DADOS APRESENTADOS:
• • • • • • •

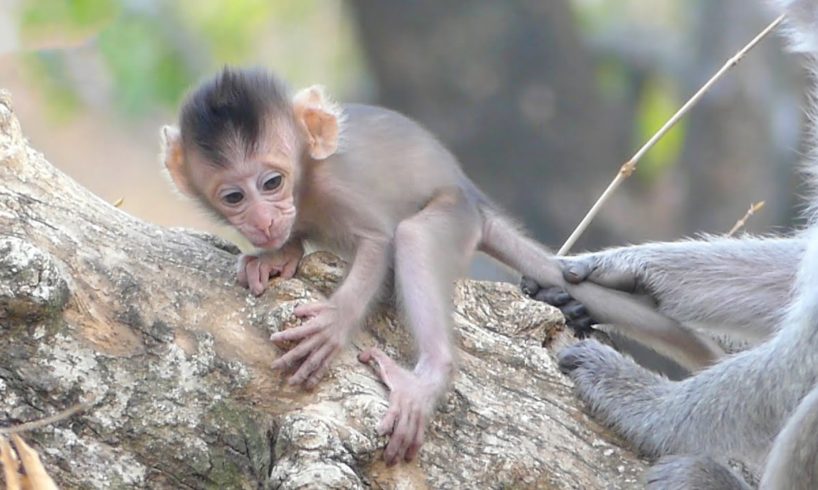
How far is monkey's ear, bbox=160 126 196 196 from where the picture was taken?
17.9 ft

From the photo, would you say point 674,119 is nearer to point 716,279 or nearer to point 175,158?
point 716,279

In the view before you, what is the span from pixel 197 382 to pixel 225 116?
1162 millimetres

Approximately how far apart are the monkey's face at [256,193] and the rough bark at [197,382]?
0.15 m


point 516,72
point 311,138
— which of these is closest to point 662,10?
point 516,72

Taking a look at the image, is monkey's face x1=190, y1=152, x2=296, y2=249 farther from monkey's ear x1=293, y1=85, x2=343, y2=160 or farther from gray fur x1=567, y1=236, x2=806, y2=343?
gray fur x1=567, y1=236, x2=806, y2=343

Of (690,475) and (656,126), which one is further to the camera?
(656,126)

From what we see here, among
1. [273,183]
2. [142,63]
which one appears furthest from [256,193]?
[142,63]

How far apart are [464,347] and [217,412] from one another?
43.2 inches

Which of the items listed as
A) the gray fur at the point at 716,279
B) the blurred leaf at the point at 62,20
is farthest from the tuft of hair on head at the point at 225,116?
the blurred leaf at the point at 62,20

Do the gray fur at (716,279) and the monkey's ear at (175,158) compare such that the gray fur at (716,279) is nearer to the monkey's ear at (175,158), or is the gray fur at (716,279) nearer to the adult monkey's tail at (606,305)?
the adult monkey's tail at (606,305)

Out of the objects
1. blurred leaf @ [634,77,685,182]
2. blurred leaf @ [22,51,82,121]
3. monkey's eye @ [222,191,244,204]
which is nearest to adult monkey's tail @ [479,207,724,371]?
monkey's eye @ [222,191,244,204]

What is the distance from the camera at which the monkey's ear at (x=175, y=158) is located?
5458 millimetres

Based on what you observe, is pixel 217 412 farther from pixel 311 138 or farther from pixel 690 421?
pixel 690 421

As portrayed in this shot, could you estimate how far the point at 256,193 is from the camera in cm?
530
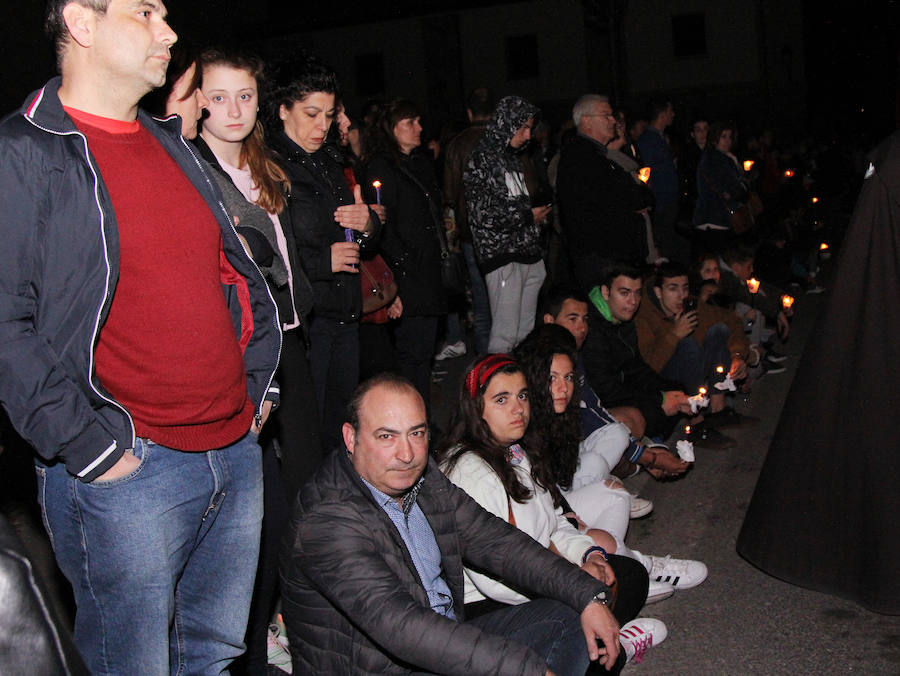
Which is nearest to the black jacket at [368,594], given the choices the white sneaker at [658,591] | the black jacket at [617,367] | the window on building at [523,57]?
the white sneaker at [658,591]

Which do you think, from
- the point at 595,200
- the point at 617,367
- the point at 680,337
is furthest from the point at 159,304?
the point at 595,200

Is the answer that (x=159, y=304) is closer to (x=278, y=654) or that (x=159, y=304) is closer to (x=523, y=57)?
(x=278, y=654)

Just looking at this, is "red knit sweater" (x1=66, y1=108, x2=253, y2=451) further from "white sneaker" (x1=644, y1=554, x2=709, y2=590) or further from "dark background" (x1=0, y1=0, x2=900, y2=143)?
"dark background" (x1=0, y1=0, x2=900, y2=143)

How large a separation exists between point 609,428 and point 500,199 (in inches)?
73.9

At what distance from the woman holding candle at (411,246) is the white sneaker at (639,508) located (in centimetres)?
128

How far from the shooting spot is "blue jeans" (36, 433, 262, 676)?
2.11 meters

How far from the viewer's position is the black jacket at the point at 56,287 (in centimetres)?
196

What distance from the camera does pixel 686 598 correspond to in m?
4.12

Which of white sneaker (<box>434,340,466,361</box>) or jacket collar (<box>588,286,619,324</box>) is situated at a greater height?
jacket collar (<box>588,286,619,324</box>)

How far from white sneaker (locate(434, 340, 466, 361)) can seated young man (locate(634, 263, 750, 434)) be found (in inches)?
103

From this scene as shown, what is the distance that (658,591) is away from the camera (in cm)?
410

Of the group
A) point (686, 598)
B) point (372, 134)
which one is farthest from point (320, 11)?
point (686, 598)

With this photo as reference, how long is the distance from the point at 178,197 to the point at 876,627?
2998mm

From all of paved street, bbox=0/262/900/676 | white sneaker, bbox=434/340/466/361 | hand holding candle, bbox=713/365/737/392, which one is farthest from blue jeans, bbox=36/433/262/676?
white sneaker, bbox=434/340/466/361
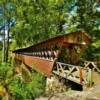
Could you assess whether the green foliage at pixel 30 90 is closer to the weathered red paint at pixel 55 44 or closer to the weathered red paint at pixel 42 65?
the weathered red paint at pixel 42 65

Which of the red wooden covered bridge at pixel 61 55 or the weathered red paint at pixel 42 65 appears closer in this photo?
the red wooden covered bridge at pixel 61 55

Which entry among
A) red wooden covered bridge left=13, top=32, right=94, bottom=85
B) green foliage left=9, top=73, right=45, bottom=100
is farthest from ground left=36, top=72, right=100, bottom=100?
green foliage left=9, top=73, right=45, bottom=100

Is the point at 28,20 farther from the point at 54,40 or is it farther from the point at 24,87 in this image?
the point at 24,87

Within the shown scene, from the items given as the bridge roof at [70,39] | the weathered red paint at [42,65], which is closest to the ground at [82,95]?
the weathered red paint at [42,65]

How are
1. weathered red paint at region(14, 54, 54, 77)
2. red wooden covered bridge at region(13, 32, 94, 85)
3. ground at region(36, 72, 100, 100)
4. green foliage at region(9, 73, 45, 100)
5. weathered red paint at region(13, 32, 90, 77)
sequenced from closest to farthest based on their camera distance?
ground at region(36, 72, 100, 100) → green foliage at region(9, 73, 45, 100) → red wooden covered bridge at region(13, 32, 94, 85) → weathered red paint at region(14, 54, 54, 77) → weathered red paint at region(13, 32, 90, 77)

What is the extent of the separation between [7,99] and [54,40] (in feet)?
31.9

• • • • • • •

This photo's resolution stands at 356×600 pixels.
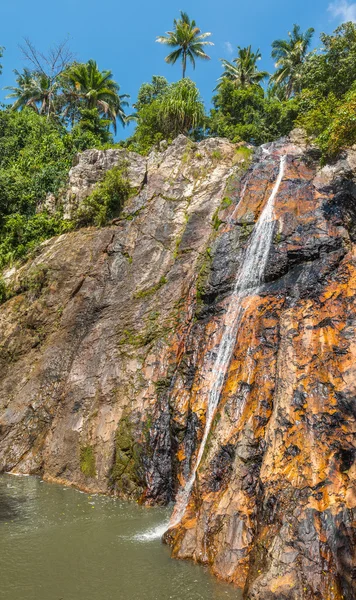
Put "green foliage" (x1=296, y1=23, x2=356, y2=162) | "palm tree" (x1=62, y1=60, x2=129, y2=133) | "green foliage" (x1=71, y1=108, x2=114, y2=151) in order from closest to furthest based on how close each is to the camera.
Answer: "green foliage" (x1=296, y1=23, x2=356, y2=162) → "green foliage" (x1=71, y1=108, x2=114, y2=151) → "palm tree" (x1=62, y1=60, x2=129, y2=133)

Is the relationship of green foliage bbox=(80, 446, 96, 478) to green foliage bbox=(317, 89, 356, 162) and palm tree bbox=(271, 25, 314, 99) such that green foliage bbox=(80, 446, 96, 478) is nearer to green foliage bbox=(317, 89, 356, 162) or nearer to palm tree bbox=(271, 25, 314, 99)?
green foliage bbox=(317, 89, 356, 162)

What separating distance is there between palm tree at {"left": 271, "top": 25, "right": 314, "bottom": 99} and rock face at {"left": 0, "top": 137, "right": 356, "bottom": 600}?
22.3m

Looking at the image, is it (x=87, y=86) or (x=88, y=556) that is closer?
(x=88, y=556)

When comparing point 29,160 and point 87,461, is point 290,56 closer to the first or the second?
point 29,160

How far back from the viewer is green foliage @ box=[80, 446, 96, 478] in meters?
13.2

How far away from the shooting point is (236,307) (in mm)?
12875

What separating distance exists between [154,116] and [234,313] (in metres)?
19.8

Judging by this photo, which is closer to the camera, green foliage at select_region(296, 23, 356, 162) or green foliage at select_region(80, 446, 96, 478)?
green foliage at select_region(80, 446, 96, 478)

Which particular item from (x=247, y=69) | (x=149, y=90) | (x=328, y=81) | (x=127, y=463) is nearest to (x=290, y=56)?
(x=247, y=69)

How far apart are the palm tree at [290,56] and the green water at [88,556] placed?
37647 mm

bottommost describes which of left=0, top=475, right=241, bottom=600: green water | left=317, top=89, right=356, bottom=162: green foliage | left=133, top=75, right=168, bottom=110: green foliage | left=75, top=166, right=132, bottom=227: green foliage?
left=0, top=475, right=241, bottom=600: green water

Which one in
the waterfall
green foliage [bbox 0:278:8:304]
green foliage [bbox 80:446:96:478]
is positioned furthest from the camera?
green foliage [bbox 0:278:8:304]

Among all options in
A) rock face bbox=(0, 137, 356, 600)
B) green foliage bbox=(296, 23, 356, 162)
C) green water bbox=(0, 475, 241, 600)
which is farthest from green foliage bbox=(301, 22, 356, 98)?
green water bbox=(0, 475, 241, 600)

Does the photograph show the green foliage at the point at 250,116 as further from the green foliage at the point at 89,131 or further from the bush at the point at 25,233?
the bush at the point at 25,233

• • • • • • •

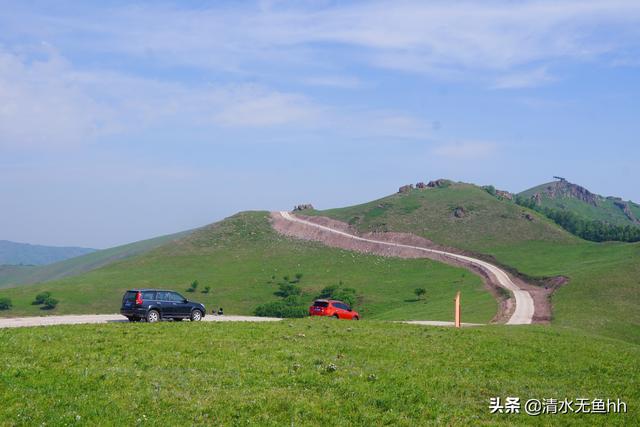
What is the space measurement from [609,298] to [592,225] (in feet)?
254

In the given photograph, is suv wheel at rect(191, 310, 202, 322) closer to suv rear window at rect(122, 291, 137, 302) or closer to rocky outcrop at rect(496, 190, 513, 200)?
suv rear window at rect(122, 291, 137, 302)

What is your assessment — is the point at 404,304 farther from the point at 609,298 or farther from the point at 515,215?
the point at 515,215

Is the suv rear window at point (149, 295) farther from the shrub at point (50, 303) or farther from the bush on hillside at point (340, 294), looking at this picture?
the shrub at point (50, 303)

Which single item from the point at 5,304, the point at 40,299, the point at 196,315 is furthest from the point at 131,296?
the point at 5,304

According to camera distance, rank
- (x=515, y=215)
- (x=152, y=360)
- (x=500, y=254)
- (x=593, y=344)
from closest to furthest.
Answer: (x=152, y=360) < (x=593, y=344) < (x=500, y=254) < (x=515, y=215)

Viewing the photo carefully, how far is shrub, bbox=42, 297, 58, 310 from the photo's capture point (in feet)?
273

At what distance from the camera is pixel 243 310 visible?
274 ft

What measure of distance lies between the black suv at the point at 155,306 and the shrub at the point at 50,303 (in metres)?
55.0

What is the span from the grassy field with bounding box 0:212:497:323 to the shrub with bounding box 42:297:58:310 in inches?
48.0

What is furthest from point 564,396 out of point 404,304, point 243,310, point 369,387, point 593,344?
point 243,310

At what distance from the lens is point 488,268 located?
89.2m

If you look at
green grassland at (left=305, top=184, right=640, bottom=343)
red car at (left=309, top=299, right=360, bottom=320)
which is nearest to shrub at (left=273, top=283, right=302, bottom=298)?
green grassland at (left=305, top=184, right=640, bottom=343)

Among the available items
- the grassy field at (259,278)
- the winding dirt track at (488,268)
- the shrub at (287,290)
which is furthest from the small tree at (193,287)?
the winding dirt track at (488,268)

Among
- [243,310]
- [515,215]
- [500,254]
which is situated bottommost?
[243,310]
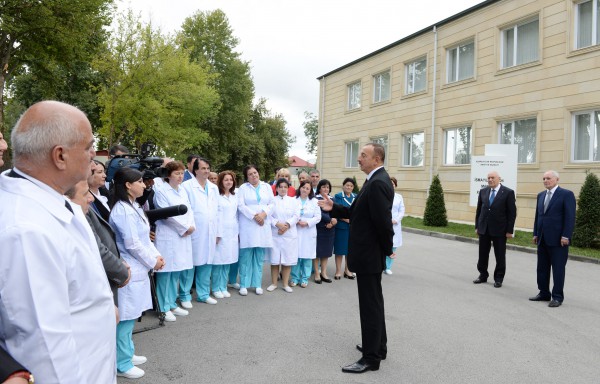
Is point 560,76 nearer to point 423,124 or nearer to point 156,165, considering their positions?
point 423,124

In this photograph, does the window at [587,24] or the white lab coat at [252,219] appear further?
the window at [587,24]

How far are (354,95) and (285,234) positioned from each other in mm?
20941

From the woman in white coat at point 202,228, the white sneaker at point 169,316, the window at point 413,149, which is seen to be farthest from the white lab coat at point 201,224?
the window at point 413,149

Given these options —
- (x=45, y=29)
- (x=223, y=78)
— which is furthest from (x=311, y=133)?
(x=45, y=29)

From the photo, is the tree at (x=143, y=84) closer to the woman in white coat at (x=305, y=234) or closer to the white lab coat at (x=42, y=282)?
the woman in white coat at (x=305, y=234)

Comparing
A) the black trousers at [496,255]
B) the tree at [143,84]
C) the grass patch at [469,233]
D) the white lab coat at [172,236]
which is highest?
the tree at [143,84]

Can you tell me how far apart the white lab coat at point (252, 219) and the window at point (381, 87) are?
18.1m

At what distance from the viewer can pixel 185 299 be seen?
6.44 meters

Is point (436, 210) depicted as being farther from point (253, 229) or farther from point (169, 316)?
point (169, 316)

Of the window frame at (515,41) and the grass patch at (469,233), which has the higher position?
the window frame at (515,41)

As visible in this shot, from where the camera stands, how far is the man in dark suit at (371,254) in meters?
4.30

• • • • • • •

Selecione nos itens acima todas as linhas que contêm a palavra "palm" e copie-as.

Put "green foliage" (x1=296, y1=23, x2=356, y2=162) | "palm tree" (x1=62, y1=60, x2=129, y2=133) | "green foliage" (x1=71, y1=108, x2=114, y2=151) in order from closest to furthest based on how close each is to the camera.
Answer: "green foliage" (x1=296, y1=23, x2=356, y2=162) → "green foliage" (x1=71, y1=108, x2=114, y2=151) → "palm tree" (x1=62, y1=60, x2=129, y2=133)
Is the relationship of green foliage bbox=(80, 446, 96, 478) to green foliage bbox=(317, 89, 356, 162) and palm tree bbox=(271, 25, 314, 99) such that green foliage bbox=(80, 446, 96, 478) is nearer to green foliage bbox=(317, 89, 356, 162) or nearer to palm tree bbox=(271, 25, 314, 99)?
What separating distance is there between palm tree at {"left": 271, "top": 25, "right": 314, "bottom": 99} and rock face at {"left": 0, "top": 137, "right": 356, "bottom": 600}?
How far apart are the palm tree at [290,56] and the green water at [88,556] placed?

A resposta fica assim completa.